Originally published in MedPage Today
An immediate-release form of the antidiabetic agent metformin has a dead fish odor that may cause patients to stop taking the drug, clinicians warned.
Metformin is known to cause adverse gastrointestinal effects such as diarrhea, nausea, vomiting, flatulence, distention, and abdominal pain. Those side effects “often necessitate discontinuing the drug,” a group of physicians and pharmacists wrote in a letter published in the Feb. 17 issue of Annals of Internal Medicine.
The olfactory side effect — a “stinky fish” smell — appears to have been previously unreported in medical literature, and physicians may be prone to confusing the nausea induced by the foul smell with the well-known gastrointestinal pharmacologic side effect from metformin, according to Allen L. Pelletier, MD, of the Medical College of Georgia in Augusta, and colleagues.
They reported two cases of patients who were driven away from metformin because of its stench.
In the first case, a man who had been taking the branded drug Glucophage for several years was switched to an immediate-release, generic version of the drug. He reported that it smelled like “dead fish” and that it nauseated him. He was prescribed a generic, extended-release version and reported no further problems.
In the second case, another man described the odor of the immediate-release generic metformin he took as “fishy” and he stopped taking it. He was unwilling to try an extended-release formula.
Although drug directories list metformin as “odorless,” and no previous studies have linked the smell of immediate-release metformin with discontinuation, the authors wrote that it’s well known among pharmacists that metformin either smells like fish or “old locker room sweat socks.”
Diabetes and prescription drug message boards, too, contain posts such as “my bottle of metformin smells like fish” and and “why does my metformin smell funny?”
The time-release version of the drug doesn’t seem to have the same offending odor because it is film-coated.
The authors concluded that “when patients stop taking metformin, physicians should consider inquiring more closely about revulsion to the odor of the medication,” and perhaps suggest the patient try the odorless extended release formula.
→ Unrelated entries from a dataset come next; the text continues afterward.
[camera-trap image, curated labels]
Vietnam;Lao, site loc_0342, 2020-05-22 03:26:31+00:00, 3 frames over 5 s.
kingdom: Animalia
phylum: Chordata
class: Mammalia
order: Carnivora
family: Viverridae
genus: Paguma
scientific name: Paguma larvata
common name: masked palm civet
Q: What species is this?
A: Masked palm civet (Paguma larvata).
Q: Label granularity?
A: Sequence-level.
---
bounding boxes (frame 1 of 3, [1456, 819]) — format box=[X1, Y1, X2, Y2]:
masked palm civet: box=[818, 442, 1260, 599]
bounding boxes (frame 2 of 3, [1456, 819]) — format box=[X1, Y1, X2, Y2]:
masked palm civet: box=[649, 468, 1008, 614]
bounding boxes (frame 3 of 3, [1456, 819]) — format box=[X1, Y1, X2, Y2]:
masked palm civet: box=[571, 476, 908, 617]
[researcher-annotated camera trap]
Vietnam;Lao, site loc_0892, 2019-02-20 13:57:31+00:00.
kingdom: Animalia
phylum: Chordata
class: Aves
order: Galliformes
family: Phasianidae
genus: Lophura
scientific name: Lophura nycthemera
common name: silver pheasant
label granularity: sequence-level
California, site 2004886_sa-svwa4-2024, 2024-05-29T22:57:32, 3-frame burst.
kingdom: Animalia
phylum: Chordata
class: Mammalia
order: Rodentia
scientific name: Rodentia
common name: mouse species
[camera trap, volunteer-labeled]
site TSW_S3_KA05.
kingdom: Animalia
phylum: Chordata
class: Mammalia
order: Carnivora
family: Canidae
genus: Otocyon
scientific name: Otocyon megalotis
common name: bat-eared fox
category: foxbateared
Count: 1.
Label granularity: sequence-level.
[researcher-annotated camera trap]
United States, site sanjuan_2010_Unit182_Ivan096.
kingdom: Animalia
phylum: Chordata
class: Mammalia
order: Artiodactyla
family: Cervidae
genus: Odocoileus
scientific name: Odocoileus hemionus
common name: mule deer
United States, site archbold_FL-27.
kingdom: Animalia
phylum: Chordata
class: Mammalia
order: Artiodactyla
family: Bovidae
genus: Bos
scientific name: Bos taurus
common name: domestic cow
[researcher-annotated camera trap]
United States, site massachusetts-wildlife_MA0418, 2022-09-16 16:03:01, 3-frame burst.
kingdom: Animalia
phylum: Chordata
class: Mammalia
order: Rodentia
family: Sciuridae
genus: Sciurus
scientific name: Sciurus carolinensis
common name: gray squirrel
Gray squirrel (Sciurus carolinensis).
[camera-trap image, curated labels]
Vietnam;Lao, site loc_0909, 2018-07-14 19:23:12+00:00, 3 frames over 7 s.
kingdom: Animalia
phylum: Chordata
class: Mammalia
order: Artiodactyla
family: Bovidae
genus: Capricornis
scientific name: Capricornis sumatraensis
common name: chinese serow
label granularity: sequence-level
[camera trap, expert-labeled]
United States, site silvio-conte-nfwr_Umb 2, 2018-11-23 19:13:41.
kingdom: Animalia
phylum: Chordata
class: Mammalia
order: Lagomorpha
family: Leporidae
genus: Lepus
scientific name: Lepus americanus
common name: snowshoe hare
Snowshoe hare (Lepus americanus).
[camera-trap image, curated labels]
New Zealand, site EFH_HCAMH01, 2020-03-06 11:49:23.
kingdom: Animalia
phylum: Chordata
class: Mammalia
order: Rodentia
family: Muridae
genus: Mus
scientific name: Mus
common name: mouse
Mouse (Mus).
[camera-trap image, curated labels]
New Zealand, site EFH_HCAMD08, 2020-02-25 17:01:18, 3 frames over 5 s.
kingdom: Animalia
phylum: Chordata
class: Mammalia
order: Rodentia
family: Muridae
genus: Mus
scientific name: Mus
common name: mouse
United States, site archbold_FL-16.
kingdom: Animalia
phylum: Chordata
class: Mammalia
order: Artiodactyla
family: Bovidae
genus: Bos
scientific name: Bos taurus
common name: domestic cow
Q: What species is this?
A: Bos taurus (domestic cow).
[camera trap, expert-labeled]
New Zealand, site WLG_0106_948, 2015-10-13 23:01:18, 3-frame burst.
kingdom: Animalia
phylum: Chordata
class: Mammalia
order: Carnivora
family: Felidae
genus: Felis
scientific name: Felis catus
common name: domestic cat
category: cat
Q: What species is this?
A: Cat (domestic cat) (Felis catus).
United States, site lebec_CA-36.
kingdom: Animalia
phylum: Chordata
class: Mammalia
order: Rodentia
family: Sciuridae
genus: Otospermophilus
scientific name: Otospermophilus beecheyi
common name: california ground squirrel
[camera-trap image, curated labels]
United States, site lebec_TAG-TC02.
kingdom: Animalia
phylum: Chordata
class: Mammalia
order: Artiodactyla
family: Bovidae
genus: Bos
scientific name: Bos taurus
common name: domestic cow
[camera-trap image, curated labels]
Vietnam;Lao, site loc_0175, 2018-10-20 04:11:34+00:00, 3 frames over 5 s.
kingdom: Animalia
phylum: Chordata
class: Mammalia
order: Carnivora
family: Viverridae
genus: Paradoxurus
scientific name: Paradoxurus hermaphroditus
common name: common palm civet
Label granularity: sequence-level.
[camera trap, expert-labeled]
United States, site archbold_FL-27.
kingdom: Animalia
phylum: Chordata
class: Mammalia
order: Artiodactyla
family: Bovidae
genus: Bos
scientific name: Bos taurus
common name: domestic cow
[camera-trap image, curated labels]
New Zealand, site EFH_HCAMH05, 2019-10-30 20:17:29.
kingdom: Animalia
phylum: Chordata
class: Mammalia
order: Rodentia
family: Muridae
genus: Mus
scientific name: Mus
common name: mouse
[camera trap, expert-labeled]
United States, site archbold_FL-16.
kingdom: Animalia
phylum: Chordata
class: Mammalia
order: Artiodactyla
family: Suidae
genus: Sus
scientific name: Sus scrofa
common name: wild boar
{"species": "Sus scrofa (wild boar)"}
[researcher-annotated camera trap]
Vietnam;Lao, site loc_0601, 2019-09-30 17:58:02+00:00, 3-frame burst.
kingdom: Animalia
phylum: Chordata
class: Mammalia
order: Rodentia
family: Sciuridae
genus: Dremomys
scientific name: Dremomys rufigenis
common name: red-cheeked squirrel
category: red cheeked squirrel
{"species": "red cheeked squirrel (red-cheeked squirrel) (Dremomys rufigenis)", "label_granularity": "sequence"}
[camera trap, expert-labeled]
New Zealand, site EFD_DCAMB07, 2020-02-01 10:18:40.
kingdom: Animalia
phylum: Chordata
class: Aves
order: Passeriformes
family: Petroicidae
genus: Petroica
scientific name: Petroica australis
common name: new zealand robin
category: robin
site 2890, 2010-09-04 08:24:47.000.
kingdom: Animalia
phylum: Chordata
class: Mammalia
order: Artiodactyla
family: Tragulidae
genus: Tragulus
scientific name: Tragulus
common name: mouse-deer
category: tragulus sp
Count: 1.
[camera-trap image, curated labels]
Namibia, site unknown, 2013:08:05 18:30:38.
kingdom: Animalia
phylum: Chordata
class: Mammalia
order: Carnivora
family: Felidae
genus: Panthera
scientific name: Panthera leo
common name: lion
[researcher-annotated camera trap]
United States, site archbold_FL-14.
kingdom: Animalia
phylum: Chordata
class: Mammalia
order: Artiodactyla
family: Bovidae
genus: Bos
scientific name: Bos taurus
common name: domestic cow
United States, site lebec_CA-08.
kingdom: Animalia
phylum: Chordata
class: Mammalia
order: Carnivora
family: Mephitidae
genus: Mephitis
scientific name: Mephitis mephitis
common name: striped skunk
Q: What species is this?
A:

A spokesperson for Bristol-Myers Squibb, which sells Glucophage and Glucophage XR (an extended release form) said the company is “aware that the inherent characteristics of metformin have been associated with a mild odor upon opening of the bottle, so these type of reports are not unexpected.”
The spokesperson added that “It’s important to note there has been no correlation between an odor and the efficacy of metformin which has been on the market in the U.S. since 1995.”